You might know an observant Jewish woman and never realize you're not seeing her real hair. Although it is not an explicit requirement in the Hebrew Bible, coverings for women is a common custom among Orthodox, or very observant Jews primarily because of modesty, piety and status.
Head covering is a tradition, rather than a law, notes jewishvirtuallibrary.org. Women who participate in relatively less observant streams of Judaism may only cover their head in a temple or synagogue. The most observant, Orthodox, women will almost always wear a head covering.
In a house of worship, temple or synagogue, women may cover their heads with something small, like a kerchief or piece of lace (tichal). Orthodox women may wear their hair in a snood, or cover their hair with a scarf or a wig (sheytel).

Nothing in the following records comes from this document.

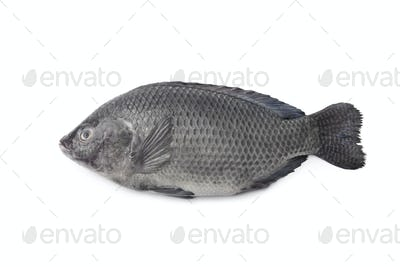 Whole single Fresh raw Tilapia fish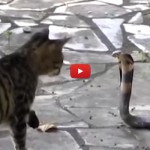 Gatti, che epic fail! [VIDEO]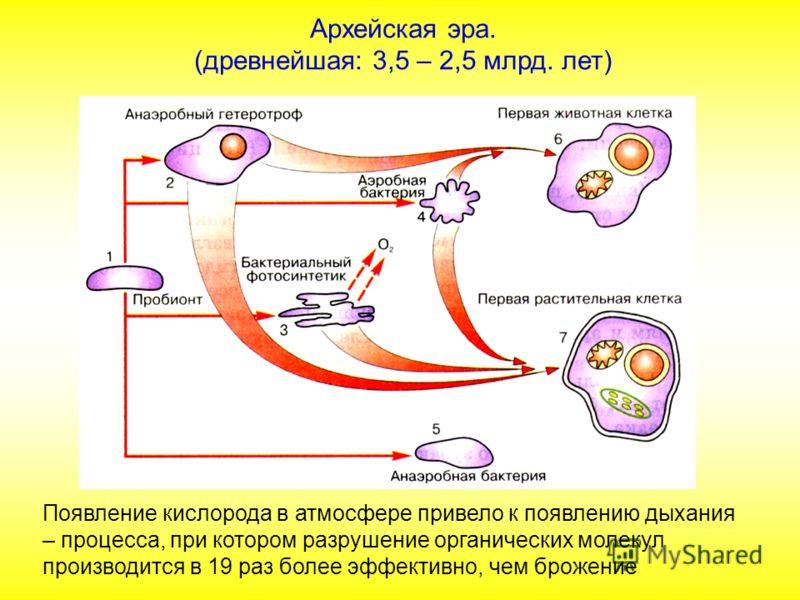 Архейская эра. (древнейшая: 3,5 – 2,5 млрд. лет) Появление кислорода в атмосфере привело к появлению дыхания – процесса, при котором разрушение органических молекул производится в 19 раз более эффективно, чем брожение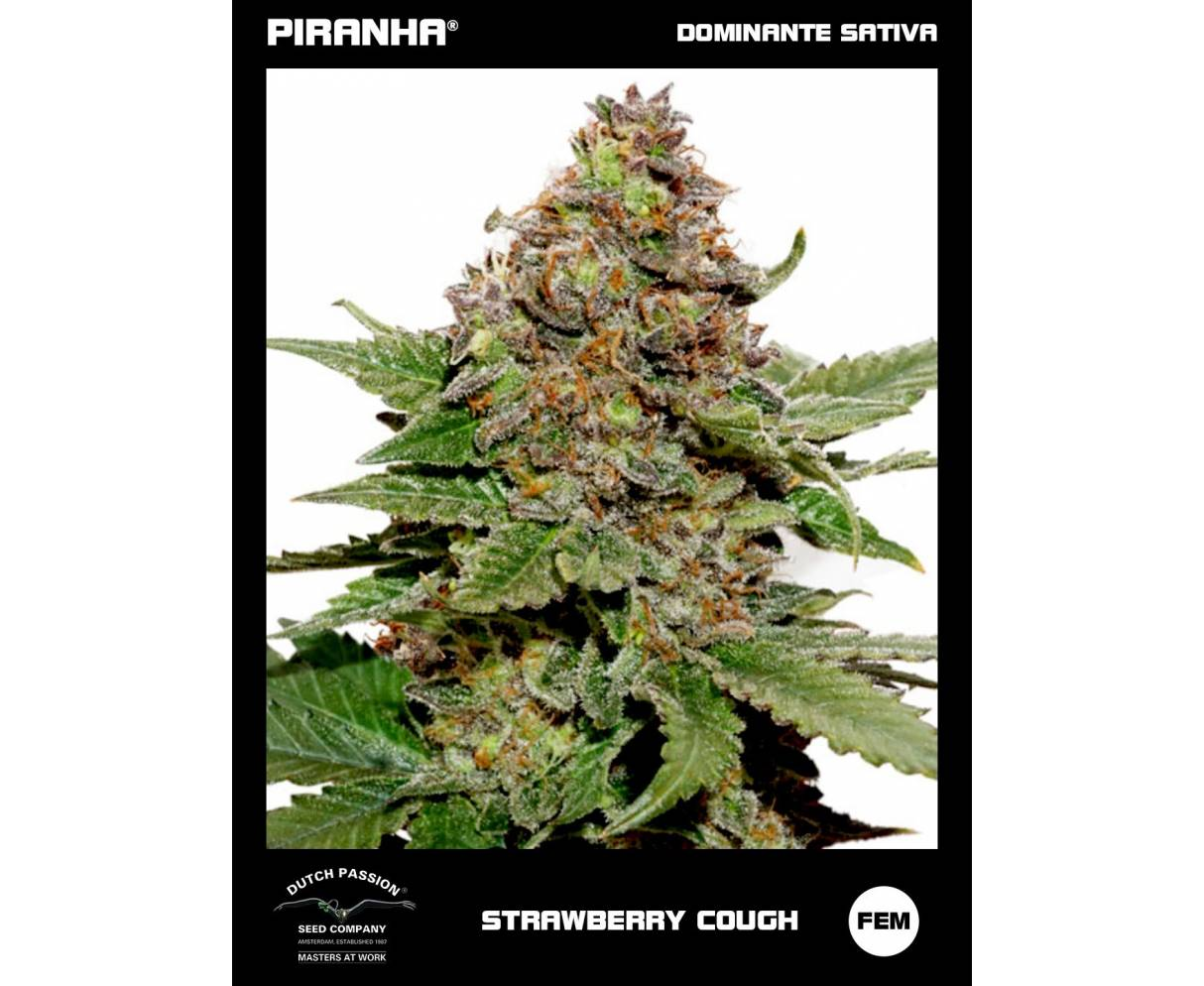 Strawberry Cough (3u)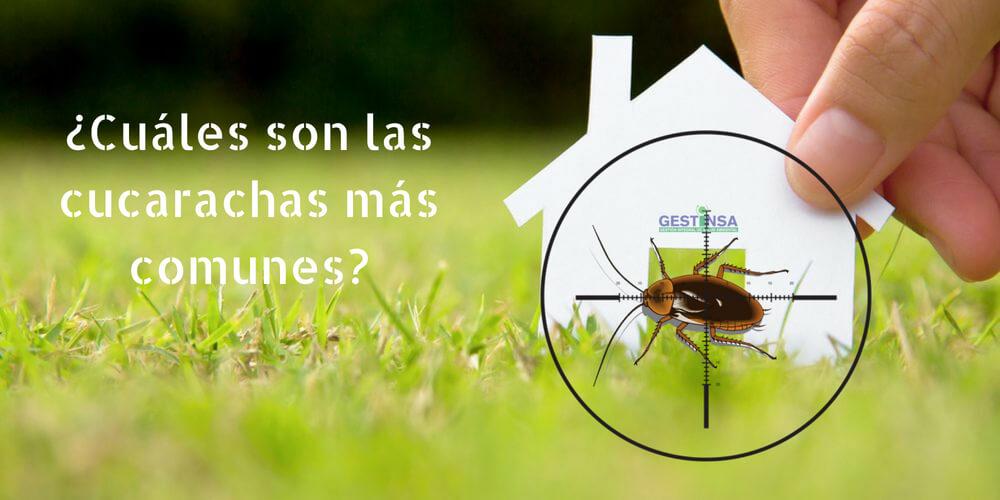 ¿Cuáles son las cucarachas más comunes en nuestros casas?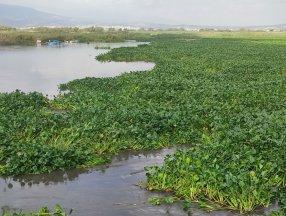 Hatay'da su sümbülleri denizi istila etti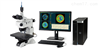 尼康高分辨率白光干涉仪BW-500系列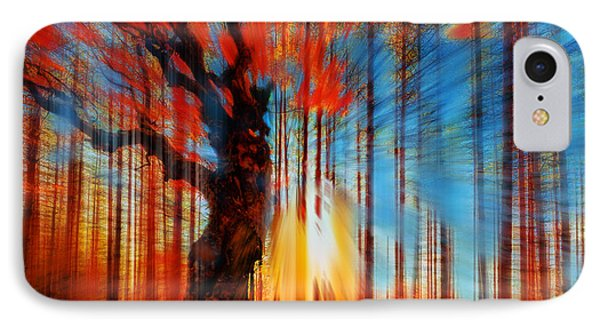 Forrest And Light Phone Case by Tony Rubino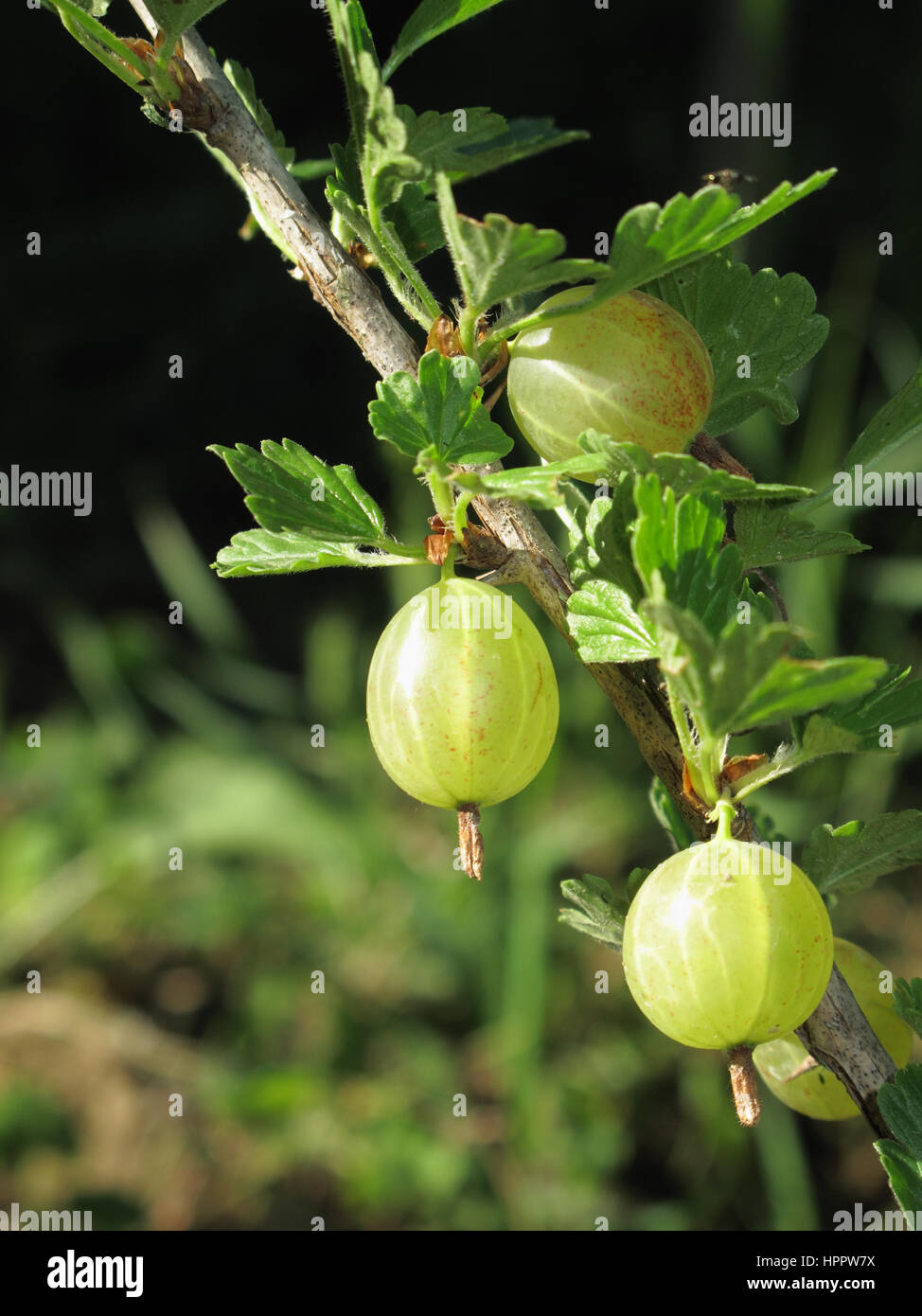 Ribes uva-crispa close up - Stock Image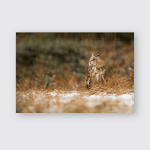 Eurasian Eagleowl Bubo Winter Scenery Poster, Pillow Case, Tumbler, Sticker, Ornament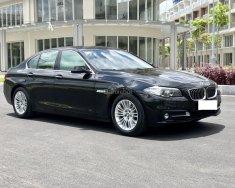 Cần bán xe BMW 5 Series 520 năm 2015, màu đen, nhập khẩu giá 1 tỷ 540 tr tại Tp.HCM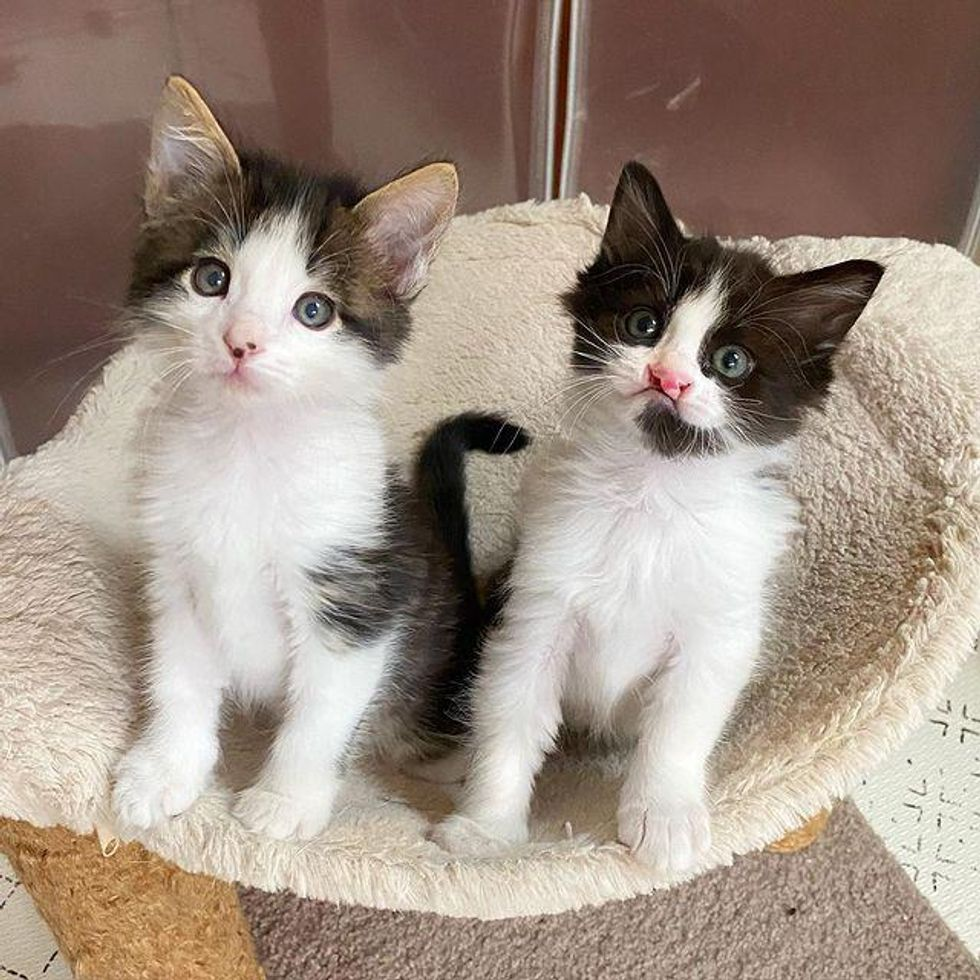 kitten cleft lip, blind kitten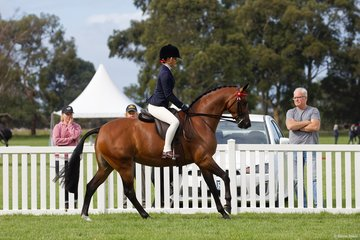 Mt Miss Dior  ridden and nominated by Keeley Dykes in the Child's Small Galloway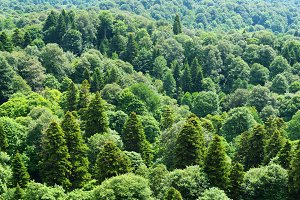 Green forest aerial view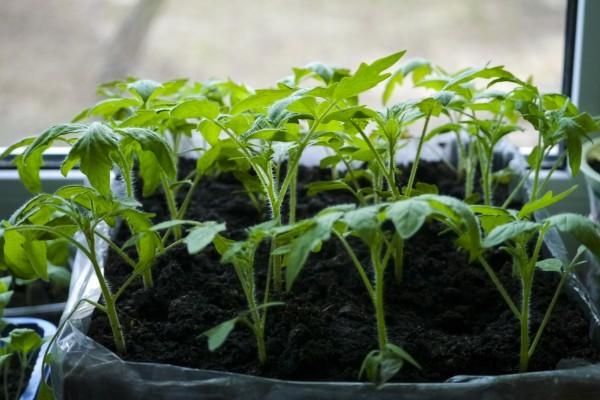 Через сколько дней всходят помидоры, на какой день после посева, как всходят томаты
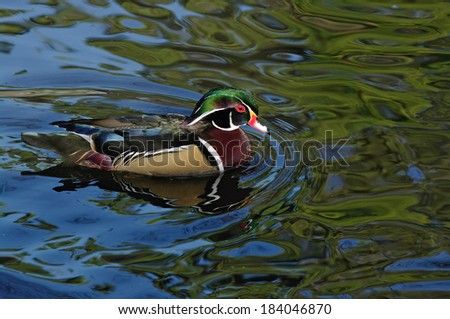 Wood Duck or Carolina Duck (Aix sponsa)  swimming. - stock photo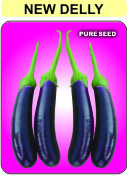 Buy Hybrid Brinjal Seed (new Delly)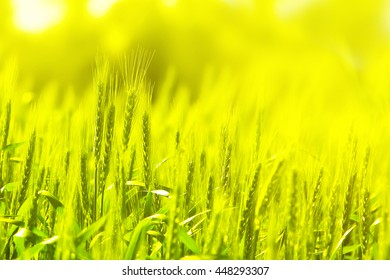 Wheat field in Sunny day. Sun glowing. Grains harvesting and Seasons. Agricultural theme. Natural blur background. Selective focus.Toned colors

Modesty is the primary reason cited for head covering. There is an expectation for a woman to dress and appear modest; part of this is covering the natural beauty of her hair.
Many women who do not ordinarily cover their heads will do so during prayer. Judaism 101 mentions that in Eastern cultures it is a sign of respect to cover one's head; doing so during prayer shows respect for God.
In traditional Judaism, women are for the most part seen as separate but equal. Married women have an important role in maintaining the household and raising the family. A woman covering her hair after marriage is showing that she has a new, important status.